By Greg Poling
June has probably been the most violent month in years for Indonesia’s Papua province. First, a local mob attacked two soldiers, stabbing one to death, for hitting (or nearly hitting, depending on the source) a young Papuan boy with their motorbike June 6 outside the town of Wamena. Fellow soldiers from the local Indonesian army battalion retaliated the same day with an attack on the village.
Meanwhile, the capital of Jayapura has been plagued by a seemingly random spate of shootings that began with the May 29 killing of a German tourist. Things only got worse when police fatally shot independence activist Mako Tabuni June 14 while attempting to arrest him in connection with the shootings. The result was a riot that left shops and vehicles across parts of Jayapura in ashes.
Unfortunately, most observers are too jaded to be surprised by the recent violence. Papua has been a tinderbox of ethnic tension and separatist conflict for a half century, ever since the Dutch and the UN allowed what was then called Netherlands New Guinea to be incorporated as the Indonesian province of Irian Jaya.
The roots of Papuan resentment are varied and complex. They involve ethnicity, religion, economics, and historical legacies. But Jakarta’s inability to make any significant progress in resolving the issues can be boiled down to three closely related factors:
- an unwillingness by Indonesians to recognize Papua’s unique situation,
- a lack of sustained attention from the central authorities, and
- a culture of impunity among the military and law enforcement agencies.
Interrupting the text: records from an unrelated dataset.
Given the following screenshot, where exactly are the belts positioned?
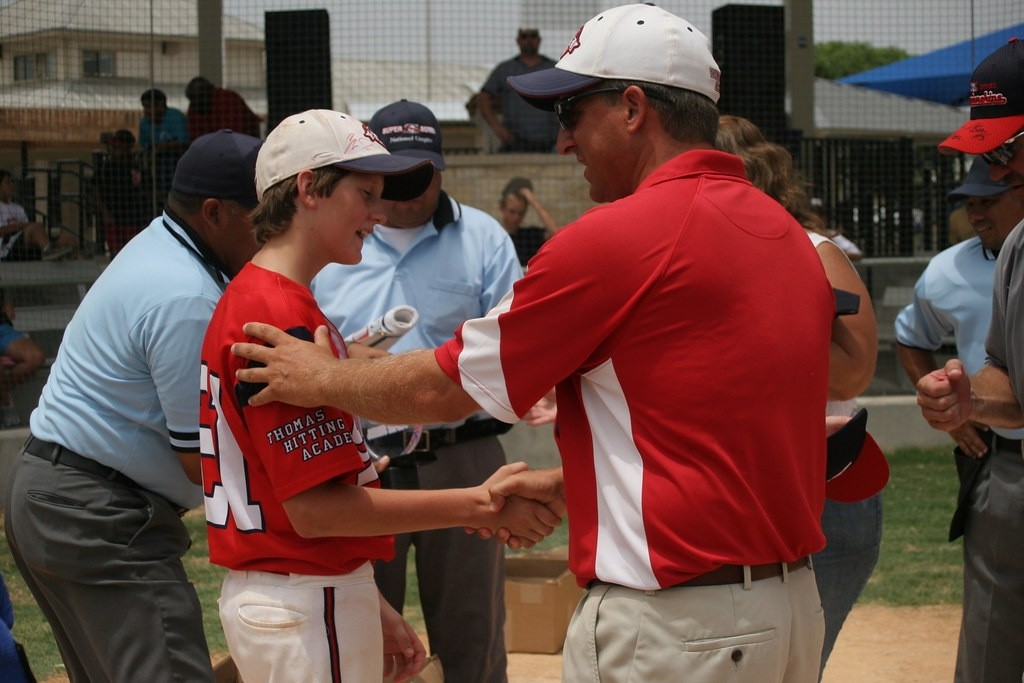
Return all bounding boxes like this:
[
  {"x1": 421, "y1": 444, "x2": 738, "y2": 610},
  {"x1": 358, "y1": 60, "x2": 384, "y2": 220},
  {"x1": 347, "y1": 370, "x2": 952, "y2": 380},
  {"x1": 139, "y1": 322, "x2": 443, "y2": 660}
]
[
  {"x1": 25, "y1": 431, "x2": 145, "y2": 490},
  {"x1": 985, "y1": 433, "x2": 1021, "y2": 453},
  {"x1": 674, "y1": 556, "x2": 810, "y2": 586},
  {"x1": 362, "y1": 419, "x2": 514, "y2": 457}
]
The first step to address the simmering conflict would require the authorities in Jakarta to finally admit that the situation in Papua is fundamentally different than elsewhere in Indonesia. The province is ethnically, culturally, and linguistically distinct from the rest of the country. Its people are predominantly Melanesian and it is the only sizable part of the country in which Malayo-Polynesian languages are not dominant. It is also predominantly Christian and its people often feel threatened by their Muslim neighbors. Add to this the bitter legacy of Indonesian occupation and the result is a region whose desire for self-determination will require a far more robust approach than the special autonomy status granted to Papua in 2001.
The distinctiveness of Papua, and the sense of otherness it breeds, contributes directly to a lack of sustained attention from Jakarta. Papua is simply too far away and its people and problems too alien to command the attention of the central government. Papua policy has been left in the hands of the armed forces and local police and officials.
The sense that Jakarta is not watching what happens on the ground feeds a tendency for commanders and local officials to treat their areas of responsibility in Papua as personal fiefdoms. Soldiers and police alike carry out their duties with neither transparency nor accountability. After years of conflict and often heavy-handed responses from authorities, Papuans have little faith in law enforcement or the courts. In such an atmosphere, the turn to mob justice on display in Wamena is unfortunate, but it should not be surprising.
The Indonesian system is large, unwieldy, and tends toward inertia. If the situation in Papua is to improve, it will take a concerted effort from the president himself. He will need to do far more than pronounce that soldiers had “overreacted” and would be investigated, as he did following the Wamena incident. Such half-measures only reinforce the sense of Papuans that they are being ignored by the center and convince local commanders and officials that there are no consequences for their actions.
Only with direct and sustained presidential action will we see the Indonesian experiment—the world’s most diverse country unified and at peace—finally completed. That is a legacy that Yudhoyono should be eager to leave behind when he steps down in 2014.